Exercises to complete
1. Do the following statements agree with the essay on Rauschenberg's Ahmedabad residency? Answer yes or no for each, quoting the words of the essay that decide it. (a) Rauschenberg arrived at "The Retreat" in 1975. (b) The paper mill Anand Sarabhai offered was located at the Gandhi Ashram. (c) The Merce Cunningham Dance Company gave three performances in Ahmedabad in 1964.
2. How would you render this sentence from the essay on Rauschenberg's Ahmedabad residency in Spanish: "On May 18, 1975, Robert Rauschenberg arrived at “The Retreat,” the twenty-two-acre estate of the Sarabhai family, north of the old city of Ahmedabad."
3. Could you continue the essay on Rauschenberg's Ahmedabad residency, starting after its last sentence?

Passage for review
Unions: Robert Rauschenberg in Ahmedabad

This essay considers Robert Rauschenberg’s 1975 residency in Ahmedabad, India, which fostered an environment of exchange and collaboration between Rauschenberg and the Sarabhai family. The visit inspired continuing projects that used art-making to forge relationships between cultural contexts, including an expansion of the Sarabhai family’s commitment to inviting American artists to India and the development of the Rauschenberg Overseas Culture Interchange (ROCI). It discusses how the social and political valences of making work using local materials functioned in Rauschenberg’s practice during this period, as well as how this usage fits into a larger picture of increasingly globalized art production.

Photograph © 1975 Sidney B. Felsen

On May 18, 1975, Robert Rauschenberg arrived at “The Retreat,” the twenty-two-acre estate of the Sarabhai family, north of the old city of Ahmedabad. Anand Sarabhai extended an invitation to the artist to make work drawing upon the resources of a paper mill located at the nearby Gandhi Ashram (Sabarmati), dedicating both staff and machinery to assist the artist in the creation of what would become his Bones series (1975). The two men had maintained a correspondence for more than a decade, since Rauschenberg’s first visit to Ahmedabad while working as the costume and lighting designer for the Merce Cunningham Dance Company’s 1964 World Tour, which had visited Ahmedabad for two performances in the fall of that year.

(Collected data entries)
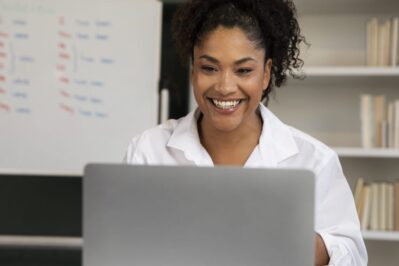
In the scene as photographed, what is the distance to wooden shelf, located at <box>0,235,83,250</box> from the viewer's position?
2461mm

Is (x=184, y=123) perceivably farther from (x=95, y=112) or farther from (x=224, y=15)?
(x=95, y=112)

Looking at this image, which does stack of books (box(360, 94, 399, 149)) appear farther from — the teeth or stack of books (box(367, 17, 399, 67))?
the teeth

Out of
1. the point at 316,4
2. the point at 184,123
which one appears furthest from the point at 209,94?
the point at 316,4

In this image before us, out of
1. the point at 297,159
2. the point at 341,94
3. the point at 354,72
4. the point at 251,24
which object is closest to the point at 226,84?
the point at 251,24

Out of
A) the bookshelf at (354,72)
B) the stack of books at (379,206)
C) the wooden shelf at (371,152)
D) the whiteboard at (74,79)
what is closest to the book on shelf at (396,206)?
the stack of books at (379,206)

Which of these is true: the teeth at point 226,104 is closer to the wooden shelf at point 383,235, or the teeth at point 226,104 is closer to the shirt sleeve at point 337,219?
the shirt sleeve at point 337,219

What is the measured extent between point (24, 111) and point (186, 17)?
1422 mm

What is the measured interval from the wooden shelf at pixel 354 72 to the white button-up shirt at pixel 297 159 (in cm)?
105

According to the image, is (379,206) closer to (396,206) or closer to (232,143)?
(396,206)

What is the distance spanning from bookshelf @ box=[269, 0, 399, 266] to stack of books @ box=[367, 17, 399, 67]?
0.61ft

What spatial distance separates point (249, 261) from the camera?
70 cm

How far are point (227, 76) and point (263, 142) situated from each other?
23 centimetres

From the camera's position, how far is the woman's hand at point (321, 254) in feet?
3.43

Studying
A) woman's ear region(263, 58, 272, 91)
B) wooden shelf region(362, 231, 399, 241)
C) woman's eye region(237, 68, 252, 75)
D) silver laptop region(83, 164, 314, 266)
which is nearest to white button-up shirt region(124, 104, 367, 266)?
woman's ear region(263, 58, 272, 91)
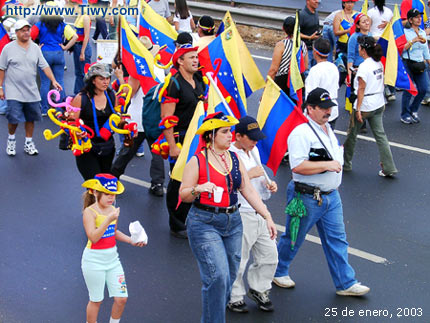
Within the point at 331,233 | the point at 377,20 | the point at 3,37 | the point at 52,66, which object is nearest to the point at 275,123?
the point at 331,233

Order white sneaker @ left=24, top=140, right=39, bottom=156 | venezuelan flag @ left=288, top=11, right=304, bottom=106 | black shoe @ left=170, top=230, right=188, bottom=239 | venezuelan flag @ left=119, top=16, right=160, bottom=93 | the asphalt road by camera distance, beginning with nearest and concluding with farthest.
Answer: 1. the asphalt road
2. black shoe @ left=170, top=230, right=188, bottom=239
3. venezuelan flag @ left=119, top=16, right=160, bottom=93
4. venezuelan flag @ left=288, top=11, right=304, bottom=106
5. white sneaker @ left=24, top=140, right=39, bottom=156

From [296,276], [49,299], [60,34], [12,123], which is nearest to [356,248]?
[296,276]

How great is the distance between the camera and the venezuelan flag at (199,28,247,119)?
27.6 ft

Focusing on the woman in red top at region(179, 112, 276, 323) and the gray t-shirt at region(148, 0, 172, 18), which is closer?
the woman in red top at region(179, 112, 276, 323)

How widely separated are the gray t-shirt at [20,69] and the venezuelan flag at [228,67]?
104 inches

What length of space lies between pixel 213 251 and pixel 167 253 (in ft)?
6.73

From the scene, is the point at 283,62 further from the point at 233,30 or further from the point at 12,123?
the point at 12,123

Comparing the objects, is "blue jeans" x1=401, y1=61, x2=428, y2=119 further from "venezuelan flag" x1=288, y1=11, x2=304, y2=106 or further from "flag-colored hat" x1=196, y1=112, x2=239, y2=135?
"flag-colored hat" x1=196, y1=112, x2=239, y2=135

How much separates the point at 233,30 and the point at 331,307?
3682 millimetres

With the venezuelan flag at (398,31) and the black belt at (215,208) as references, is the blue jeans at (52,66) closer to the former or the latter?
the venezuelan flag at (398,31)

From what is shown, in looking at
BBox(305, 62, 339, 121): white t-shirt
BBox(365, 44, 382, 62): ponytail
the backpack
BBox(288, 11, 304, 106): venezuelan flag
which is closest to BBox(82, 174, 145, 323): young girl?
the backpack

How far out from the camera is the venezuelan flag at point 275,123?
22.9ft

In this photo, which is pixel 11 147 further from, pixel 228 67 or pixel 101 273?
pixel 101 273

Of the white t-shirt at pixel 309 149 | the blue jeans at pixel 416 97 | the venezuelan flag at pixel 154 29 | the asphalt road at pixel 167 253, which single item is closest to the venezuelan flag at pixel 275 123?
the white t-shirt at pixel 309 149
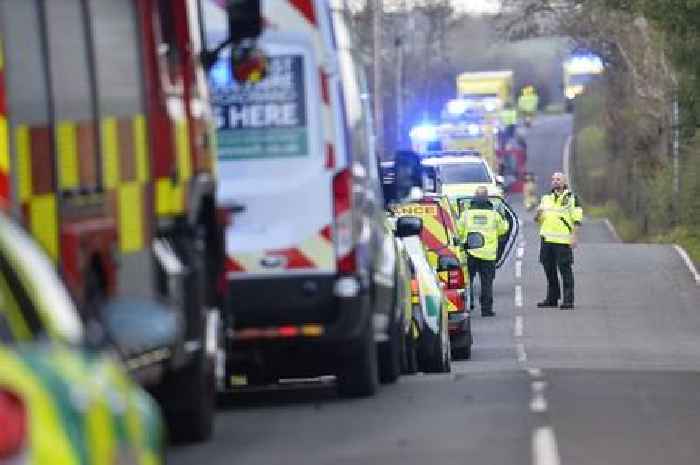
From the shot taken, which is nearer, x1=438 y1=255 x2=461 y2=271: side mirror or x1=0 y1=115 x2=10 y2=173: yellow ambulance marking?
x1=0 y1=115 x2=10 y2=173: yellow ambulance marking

Responses for each task
1.
(a) Yes: "On May 18, 1975, Robert Rauschenberg arrived at “The Retreat,”"
(b) Yes: "a paper mill located at the nearby Gandhi Ashram (Sabarmati)"
(c) No: "which had visited Ahmedabad for two performances in the fall of that year"

2. El 18 de mayo de 1975, Robert Rauschenberg llegó a «The Retreat», la finca de veintidós acres de la familia Sarabhai, al norte de la ciudad vieja de Ahmedabad.

3.
Robert Rauschenberg, Quorum (Unions), 1975. Rag-mud, rope, bamboo, mud, 64 x 45 x 4 1/2 inches; dimensions variable (162.6 x 114.3 x 11.4 cm), from an edition of 13 published by Gemini G.E.L., Los Angeles. © Robert Rauschenberg Foundation and Gemini G.E.L., Los Angeles

Hiroko Ikegami has compellingly argued that Rauschenberg’s role as costume and lighting designer for Cunningham’s dance company, specifically his work during the World Tour, for which the artist “not only devised sets and costumes from materials collected in each locale but also enacted his own performances and created works of art, often involving collaboration with local art communities,” provided the genesis for the founding of the Rauschenberg Overseas Culture Interchange (ROCI) in 1984.1Hiroko Ikegami, The Great Migrator: Robert Rauschenberg and the Global Rise of American Art (Cambridge, MA: MIT Press, 2010), 7. Yet the artist’s 1975 visit to India remains underexplored as a formative moment for this later initiative. Closer attention to Sarabhai family members’ roles as not only patrons, but also collaborators—conceptually and sometimes even literally—in the production of Rauschenberg’s work in India complicates the Orientalist implications of a Western artist who travels to South Asia for inspiration. The abstract Bones and Unions series Rauschenberg made while in Ahmedabad mark an evolution in the artist’s practice toward an international focus, where Rauschenberg’s use of scrap or discarded material became a method to explore the social and political valences of making work using local materials and processes within an increasingly globalized network of art production.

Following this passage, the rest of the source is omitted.